Massimiliano Mulone, professeur agrégé à l’École de criminologie de l’UdeM

Quartier Libre : Quels sont les faits saillants de ce rapport ?

Massimiliano Mulone : Trois groupes racisés semblent vivre un traitement différencié de manière importante et généralisée. Il s’agit des personnes autochtones, noires et arabes. Je pense que notre méthode a également permis de déconstruire une certaine légitimation de ces discriminations, car on entend souvent l’argument que ces minorités seraient plus interpellées, puisqu’elles sont plus impliquées dans des délits. Or, nous avons pu montrer que les personnes noires et autochtones sont quatre fois plus interpellées que les blanches, et que les personnes noires subissent un taux de surinterpellation de 66 % au regard de leur participation aux infractions criminelles. Les personnes arabes ont, quant à elles, deux fois plus de risque d’être interpellées que les personnes blanches, et subissent un taux de surinterpellation de 93 %. Lorsqu’on regarde les données, on remarque également que les personnes autochtones ne sont pas discriminées de la même manière. Il s’agit du seul groupe racisé où les femmes et les personnes âgées de 40 à 50 ans sont majoritairement victimes de discriminations. En général, ce sont plutôt les hommes et les jeunes qui le sont.

Q. L. : Vous attendiez-vous à de tels résultats ?

M. M. : Je ne suis pas particulièrement surpris. En science, la multiplication du même résultat renforce sa véracité. De nombreuses études faites récemment à Ottawa, à Vancouver ou à Toronto mettent en lumière des disparités raciales. Cela aurait été une bonne surprise que Montréal sorte du lot, mais il n’y a aucune raison à cela.
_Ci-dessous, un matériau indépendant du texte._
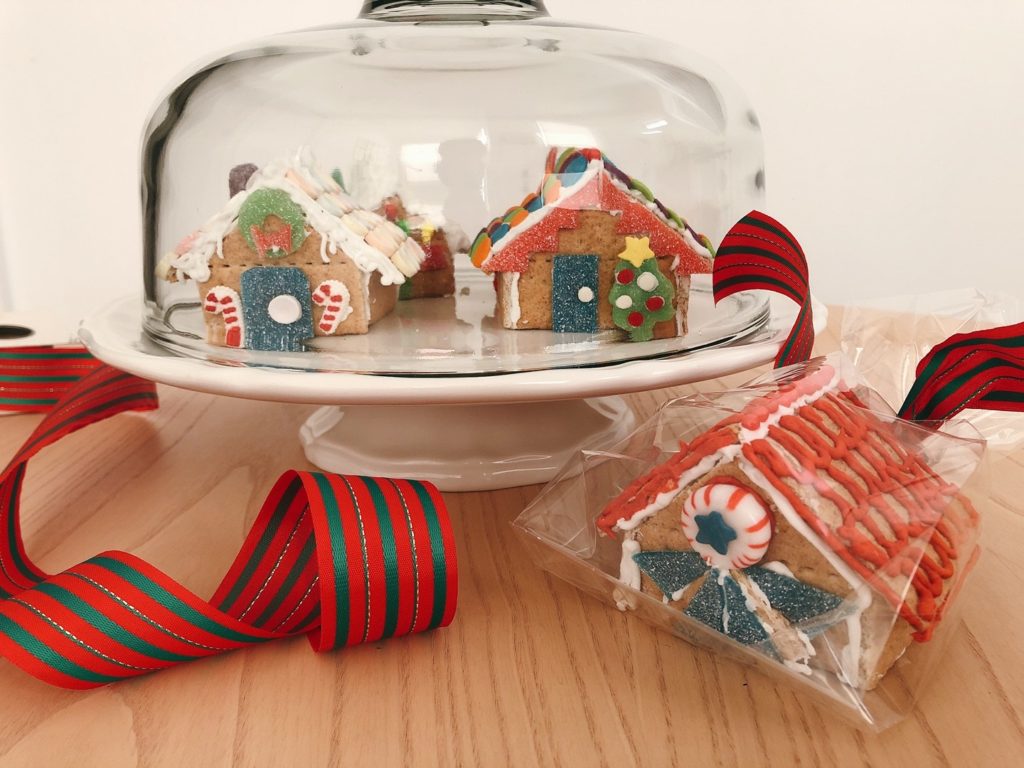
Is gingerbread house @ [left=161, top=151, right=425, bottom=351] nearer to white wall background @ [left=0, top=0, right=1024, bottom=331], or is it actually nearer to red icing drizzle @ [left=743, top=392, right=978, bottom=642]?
red icing drizzle @ [left=743, top=392, right=978, bottom=642]

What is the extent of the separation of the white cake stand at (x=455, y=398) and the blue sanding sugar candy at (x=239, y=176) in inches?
5.1

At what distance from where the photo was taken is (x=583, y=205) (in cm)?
66

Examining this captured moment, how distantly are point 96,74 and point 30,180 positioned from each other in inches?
8.5

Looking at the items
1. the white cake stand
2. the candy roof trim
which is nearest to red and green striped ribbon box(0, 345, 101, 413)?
the white cake stand

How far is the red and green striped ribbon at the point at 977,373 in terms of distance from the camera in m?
0.55

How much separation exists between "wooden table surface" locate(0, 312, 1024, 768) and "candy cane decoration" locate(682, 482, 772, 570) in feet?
0.21

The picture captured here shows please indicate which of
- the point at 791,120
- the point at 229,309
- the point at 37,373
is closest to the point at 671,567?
the point at 229,309

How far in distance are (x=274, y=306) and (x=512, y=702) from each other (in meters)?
0.33

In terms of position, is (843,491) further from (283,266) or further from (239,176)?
(239,176)

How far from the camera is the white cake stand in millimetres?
551

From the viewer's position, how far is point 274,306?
25.6 inches

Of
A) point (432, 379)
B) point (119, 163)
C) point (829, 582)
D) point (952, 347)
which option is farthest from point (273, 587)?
point (119, 163)

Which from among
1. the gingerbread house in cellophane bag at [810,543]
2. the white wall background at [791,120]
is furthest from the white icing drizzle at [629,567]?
→ the white wall background at [791,120]

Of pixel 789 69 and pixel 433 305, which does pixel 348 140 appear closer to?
pixel 433 305
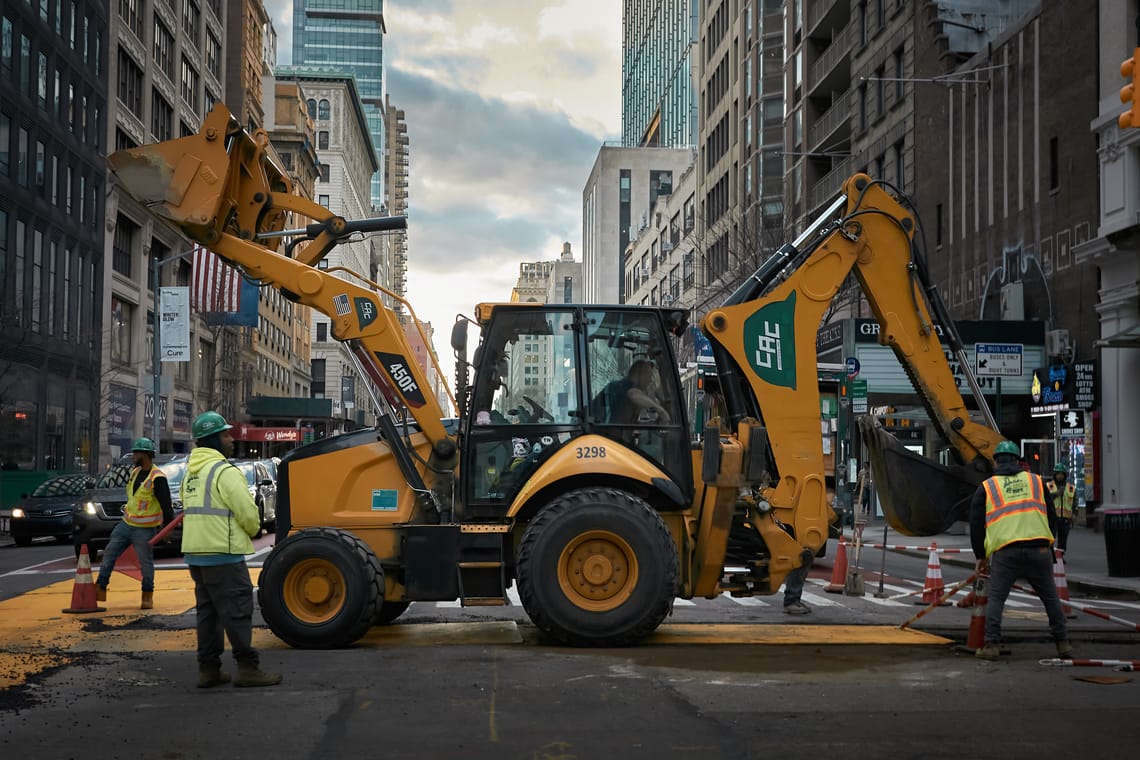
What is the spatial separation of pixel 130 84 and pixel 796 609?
47011mm

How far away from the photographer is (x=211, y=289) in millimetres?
38656

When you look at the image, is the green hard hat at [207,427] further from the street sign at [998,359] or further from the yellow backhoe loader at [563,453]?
the street sign at [998,359]

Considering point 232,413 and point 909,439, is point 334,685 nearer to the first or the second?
point 909,439

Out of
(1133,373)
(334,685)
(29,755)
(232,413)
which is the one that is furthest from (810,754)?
(232,413)

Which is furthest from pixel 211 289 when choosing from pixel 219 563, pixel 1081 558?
pixel 219 563

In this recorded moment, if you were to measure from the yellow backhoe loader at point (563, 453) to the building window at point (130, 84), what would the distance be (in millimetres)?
43605

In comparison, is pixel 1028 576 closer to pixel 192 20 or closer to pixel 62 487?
pixel 62 487

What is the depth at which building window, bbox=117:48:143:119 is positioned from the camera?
50.8 metres

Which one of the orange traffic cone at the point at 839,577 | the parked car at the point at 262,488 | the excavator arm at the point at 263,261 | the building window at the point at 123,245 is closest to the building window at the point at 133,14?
the building window at the point at 123,245

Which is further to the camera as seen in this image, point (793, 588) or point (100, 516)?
point (100, 516)

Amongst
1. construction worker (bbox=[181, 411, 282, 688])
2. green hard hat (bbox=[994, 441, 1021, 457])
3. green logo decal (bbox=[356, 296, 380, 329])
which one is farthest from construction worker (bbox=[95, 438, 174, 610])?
green hard hat (bbox=[994, 441, 1021, 457])

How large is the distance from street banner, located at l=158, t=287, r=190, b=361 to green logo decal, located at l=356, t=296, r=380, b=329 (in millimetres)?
26105

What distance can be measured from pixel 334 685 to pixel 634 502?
9.73 ft

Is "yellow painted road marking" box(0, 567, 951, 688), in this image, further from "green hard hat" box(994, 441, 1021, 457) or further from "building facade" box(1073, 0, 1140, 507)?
"building facade" box(1073, 0, 1140, 507)
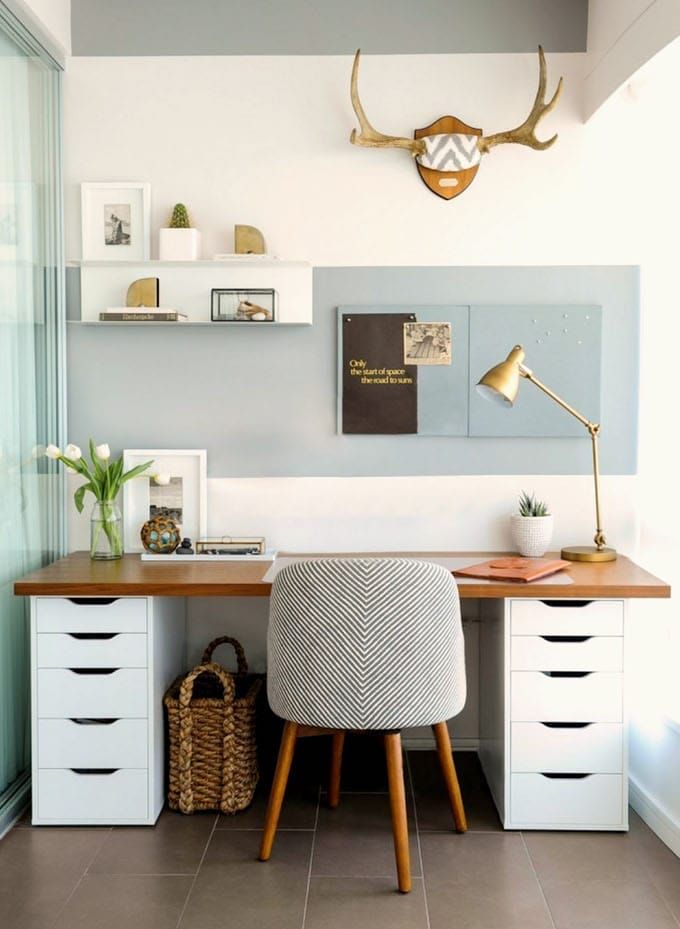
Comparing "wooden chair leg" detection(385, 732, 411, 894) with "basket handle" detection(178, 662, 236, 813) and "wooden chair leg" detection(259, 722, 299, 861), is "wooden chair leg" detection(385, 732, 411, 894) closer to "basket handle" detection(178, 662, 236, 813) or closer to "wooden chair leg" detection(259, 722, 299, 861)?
"wooden chair leg" detection(259, 722, 299, 861)

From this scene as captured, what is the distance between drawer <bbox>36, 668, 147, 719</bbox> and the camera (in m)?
2.88

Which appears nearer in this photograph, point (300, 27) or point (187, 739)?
point (187, 739)

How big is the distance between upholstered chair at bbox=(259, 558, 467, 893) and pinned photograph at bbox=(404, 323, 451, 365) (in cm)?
112

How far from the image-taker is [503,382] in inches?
118

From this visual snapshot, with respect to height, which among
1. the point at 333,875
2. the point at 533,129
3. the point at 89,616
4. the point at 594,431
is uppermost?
the point at 533,129

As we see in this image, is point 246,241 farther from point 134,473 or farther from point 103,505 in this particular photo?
point 103,505

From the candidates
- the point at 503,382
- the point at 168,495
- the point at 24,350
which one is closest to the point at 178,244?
the point at 24,350

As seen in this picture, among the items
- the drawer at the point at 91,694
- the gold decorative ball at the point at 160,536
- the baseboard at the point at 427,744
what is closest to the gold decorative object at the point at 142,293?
the gold decorative ball at the point at 160,536

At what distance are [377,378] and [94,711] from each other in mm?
1440

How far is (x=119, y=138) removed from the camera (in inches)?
134

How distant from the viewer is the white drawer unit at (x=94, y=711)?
287 cm

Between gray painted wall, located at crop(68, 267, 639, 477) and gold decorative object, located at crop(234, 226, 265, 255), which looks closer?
gold decorative object, located at crop(234, 226, 265, 255)

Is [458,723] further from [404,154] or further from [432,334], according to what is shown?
[404,154]

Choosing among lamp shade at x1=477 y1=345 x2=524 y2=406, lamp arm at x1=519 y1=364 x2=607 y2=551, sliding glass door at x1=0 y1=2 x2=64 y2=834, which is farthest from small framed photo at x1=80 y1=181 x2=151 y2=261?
lamp arm at x1=519 y1=364 x2=607 y2=551
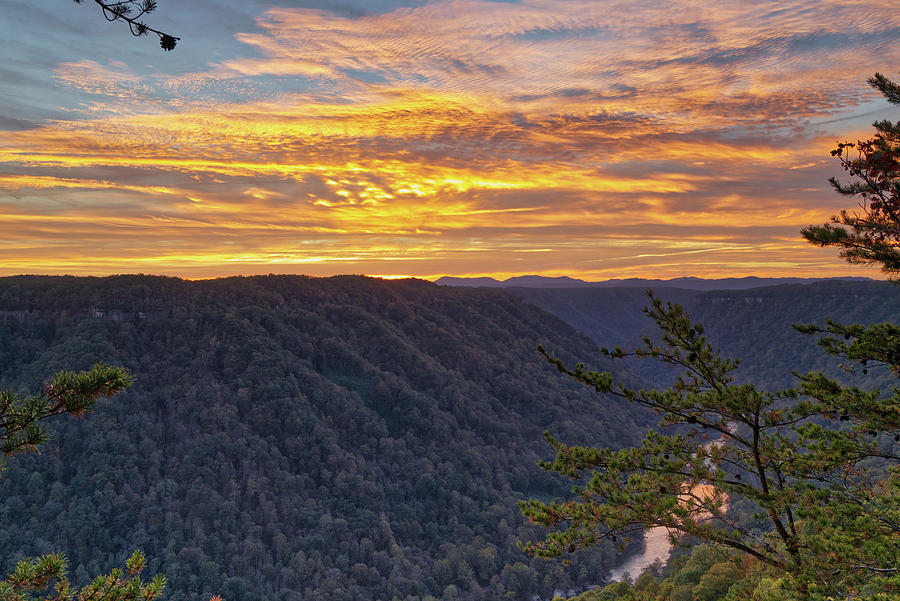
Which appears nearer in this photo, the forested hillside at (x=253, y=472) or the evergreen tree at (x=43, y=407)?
the evergreen tree at (x=43, y=407)

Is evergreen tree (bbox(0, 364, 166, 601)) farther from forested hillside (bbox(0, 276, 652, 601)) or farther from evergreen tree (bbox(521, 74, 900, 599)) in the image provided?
forested hillside (bbox(0, 276, 652, 601))

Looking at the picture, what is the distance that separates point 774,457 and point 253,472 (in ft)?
494

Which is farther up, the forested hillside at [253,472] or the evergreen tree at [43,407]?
the evergreen tree at [43,407]

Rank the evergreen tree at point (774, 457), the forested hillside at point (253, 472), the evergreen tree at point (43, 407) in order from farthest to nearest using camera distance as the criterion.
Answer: the forested hillside at point (253, 472), the evergreen tree at point (774, 457), the evergreen tree at point (43, 407)

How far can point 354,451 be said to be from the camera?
164 meters

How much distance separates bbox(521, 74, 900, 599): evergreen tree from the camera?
12.0 m

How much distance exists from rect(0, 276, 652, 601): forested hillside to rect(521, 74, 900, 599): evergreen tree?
10158 centimetres

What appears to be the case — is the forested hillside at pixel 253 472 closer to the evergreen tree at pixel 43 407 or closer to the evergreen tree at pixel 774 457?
the evergreen tree at pixel 774 457

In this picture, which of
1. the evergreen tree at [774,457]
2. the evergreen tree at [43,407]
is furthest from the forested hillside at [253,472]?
the evergreen tree at [43,407]

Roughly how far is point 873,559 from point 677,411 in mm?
5061

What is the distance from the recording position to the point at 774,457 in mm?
13359

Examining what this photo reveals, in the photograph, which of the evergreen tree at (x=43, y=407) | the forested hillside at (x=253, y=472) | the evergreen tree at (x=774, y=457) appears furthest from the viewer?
the forested hillside at (x=253, y=472)

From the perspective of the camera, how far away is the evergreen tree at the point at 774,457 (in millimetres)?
12047

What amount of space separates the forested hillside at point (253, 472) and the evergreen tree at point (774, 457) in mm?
101582
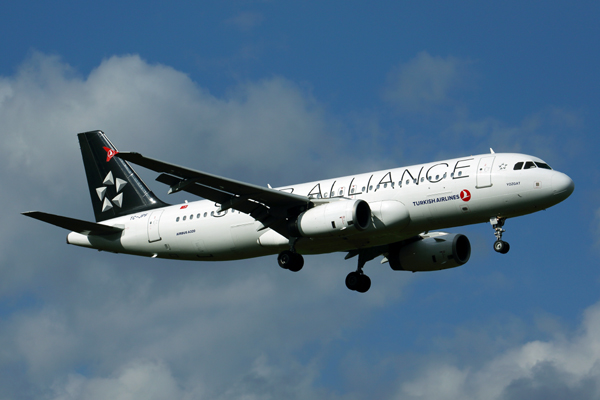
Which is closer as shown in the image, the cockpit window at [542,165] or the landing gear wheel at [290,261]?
the cockpit window at [542,165]

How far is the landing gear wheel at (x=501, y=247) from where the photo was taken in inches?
1300

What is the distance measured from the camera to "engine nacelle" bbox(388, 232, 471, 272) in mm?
39619

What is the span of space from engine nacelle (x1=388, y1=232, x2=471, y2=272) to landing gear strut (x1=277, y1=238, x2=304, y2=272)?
655 cm

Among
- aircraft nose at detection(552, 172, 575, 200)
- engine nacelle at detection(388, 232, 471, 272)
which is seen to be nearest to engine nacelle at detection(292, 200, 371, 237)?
engine nacelle at detection(388, 232, 471, 272)

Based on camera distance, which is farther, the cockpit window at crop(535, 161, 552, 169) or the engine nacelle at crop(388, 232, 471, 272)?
the engine nacelle at crop(388, 232, 471, 272)

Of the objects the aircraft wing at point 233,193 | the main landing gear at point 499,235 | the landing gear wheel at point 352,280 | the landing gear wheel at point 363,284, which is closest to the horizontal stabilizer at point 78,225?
the aircraft wing at point 233,193

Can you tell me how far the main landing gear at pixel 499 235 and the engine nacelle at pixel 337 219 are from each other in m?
5.33

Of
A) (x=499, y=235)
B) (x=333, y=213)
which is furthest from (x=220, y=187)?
(x=499, y=235)

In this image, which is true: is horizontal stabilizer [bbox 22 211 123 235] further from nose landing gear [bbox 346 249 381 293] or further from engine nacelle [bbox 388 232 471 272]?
engine nacelle [bbox 388 232 471 272]

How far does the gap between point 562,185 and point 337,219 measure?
9.39 m

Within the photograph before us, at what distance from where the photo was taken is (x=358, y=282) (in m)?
40.3

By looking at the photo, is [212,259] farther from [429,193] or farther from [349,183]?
[429,193]

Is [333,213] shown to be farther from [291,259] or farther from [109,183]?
[109,183]

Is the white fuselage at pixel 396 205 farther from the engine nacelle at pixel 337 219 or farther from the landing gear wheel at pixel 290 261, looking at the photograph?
the landing gear wheel at pixel 290 261
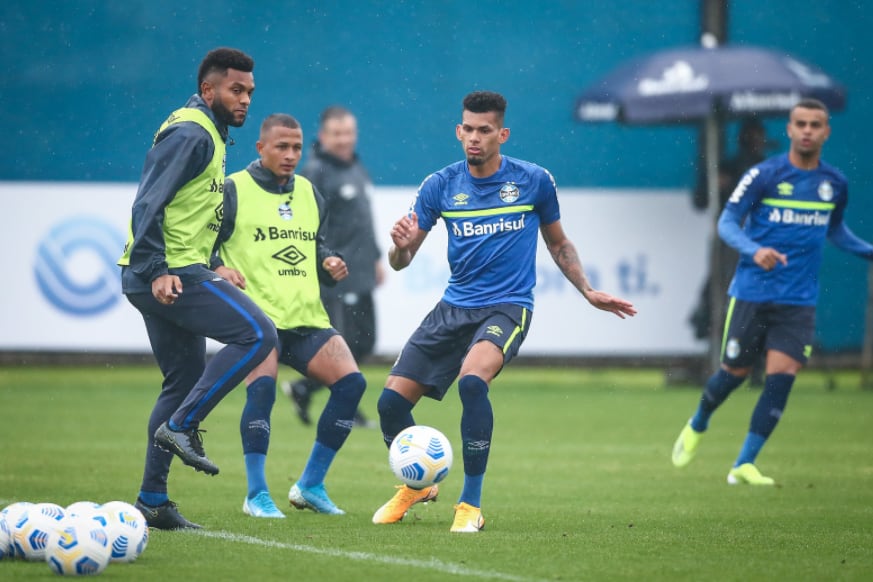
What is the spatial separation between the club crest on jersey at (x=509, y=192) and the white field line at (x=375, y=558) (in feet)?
7.54

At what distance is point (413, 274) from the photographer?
1855 cm

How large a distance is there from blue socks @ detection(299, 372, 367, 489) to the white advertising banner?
957 centimetres

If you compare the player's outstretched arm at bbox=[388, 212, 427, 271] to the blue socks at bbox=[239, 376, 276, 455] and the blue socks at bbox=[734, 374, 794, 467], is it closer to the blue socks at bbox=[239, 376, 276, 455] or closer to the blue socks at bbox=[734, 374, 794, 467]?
the blue socks at bbox=[239, 376, 276, 455]

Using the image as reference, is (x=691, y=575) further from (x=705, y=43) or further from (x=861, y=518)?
(x=705, y=43)

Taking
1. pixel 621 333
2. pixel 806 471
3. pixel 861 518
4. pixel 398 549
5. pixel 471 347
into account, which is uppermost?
pixel 471 347

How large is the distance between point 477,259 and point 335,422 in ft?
4.26

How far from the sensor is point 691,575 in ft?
20.9

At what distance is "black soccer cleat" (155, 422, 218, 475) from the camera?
7.13 metres

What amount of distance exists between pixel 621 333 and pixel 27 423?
26.2ft

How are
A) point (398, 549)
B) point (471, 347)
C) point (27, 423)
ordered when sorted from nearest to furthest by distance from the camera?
point (398, 549)
point (471, 347)
point (27, 423)

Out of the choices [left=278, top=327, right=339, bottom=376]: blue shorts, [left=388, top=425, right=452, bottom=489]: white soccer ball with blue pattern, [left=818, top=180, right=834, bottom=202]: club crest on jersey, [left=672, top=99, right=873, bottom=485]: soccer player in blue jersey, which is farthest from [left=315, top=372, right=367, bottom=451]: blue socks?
[left=818, top=180, right=834, bottom=202]: club crest on jersey

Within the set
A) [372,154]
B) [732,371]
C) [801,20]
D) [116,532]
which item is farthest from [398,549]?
[801,20]

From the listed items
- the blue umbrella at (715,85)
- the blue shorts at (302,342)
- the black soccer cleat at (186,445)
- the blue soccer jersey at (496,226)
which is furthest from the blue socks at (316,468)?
the blue umbrella at (715,85)

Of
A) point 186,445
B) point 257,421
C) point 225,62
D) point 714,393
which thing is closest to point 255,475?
point 257,421
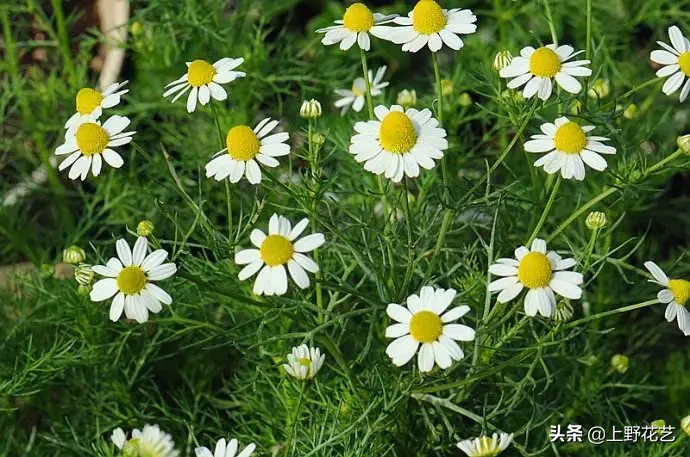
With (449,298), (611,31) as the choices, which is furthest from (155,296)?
(611,31)

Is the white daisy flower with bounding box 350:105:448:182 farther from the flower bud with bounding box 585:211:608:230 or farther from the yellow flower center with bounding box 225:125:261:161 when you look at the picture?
the flower bud with bounding box 585:211:608:230

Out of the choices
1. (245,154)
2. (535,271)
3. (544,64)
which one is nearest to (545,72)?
(544,64)

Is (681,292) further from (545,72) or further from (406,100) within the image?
(406,100)

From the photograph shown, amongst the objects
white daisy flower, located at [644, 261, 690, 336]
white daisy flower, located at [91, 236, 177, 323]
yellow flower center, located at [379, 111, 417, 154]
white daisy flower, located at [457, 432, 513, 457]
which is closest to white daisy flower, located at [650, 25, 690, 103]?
white daisy flower, located at [644, 261, 690, 336]

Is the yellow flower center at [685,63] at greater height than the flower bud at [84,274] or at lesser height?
greater

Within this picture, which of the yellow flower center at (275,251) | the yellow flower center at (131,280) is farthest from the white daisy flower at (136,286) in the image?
the yellow flower center at (275,251)

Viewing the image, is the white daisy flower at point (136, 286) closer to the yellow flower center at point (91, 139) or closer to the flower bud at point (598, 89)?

De plus, il existait des rapports sur la ville qui montraient déjà ces tendances, comme celui de « MTL sans profilage ». Je vous mets au défi d’en trouver un qui indique le contraire !

Q. L. : Croyez-vous en une évolution positive des pratiques du SPVM après la publication de ce rapport ?

M. M. : Le SPVM a reconnu tous les constats du rapport, c’est une première. Ensuite, je pense que le concept de racisme systémique est mieux compris en interne. Ce sont des pratiques problématiques ancrées dans l’institution, et non le fait de policiers racistes. C’est la raison pour laquelle il est nécessaire d’évaluer chaque programme et chaque politique, afin d’en mesurer les effets sur les discriminations systémiques, ce qui se retrouve dans notre quatrième recommandation. Enfin, mes collègues et moi avons remarqué durant l’élaboration du rapport que nous manquions de contexte et d’interprétation des policiers vis-à-vis des interpellations. C’est la raison pour laquelle nous avons demandé à poursuivre l’étude dans le but de comprendre les pratiques d’interpellation, ce à quoi le SPVM semble répondre favorablement.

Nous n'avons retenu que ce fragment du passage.